Your instructions :: Transcribe exactly the line in which "台湾の夜市で食べられる日本グルメ「炸飯糰(揚げおにぎり)」の屋台" occurs, plus every line that comes after it up to the end of the entries.

Records from a dataset
- Opening Delimiter -
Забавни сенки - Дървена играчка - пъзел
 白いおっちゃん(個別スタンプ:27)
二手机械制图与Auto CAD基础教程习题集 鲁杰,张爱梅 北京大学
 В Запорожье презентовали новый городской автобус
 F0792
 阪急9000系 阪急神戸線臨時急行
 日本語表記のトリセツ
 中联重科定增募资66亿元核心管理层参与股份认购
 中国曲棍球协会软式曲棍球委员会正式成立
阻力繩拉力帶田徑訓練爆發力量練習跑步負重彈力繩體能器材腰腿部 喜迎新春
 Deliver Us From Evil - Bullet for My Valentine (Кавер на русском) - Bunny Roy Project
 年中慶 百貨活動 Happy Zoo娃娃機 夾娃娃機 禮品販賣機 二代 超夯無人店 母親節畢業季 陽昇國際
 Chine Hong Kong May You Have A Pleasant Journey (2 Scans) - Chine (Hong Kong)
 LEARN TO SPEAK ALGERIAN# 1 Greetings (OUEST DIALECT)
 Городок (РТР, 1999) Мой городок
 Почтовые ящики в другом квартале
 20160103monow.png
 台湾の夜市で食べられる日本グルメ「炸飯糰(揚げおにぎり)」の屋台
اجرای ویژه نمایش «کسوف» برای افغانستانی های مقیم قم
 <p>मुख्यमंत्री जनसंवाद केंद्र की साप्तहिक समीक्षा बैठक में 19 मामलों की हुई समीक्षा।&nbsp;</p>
- Closing Delimiter -
Output of the task ::
 台湾の夜市で食べられる日本グルメ「炸飯糰(揚げおにぎり)」の屋台
اجرای ویژه نمایش «کسوف» برای افغانستانی های مقیم قم
 <p>मुख्यमंत्री जनसंवाद केंद्र की साप्तहिक समीक्षा बैठक में 19 मामलों की हुई समीक्षा।&nbsp;</p>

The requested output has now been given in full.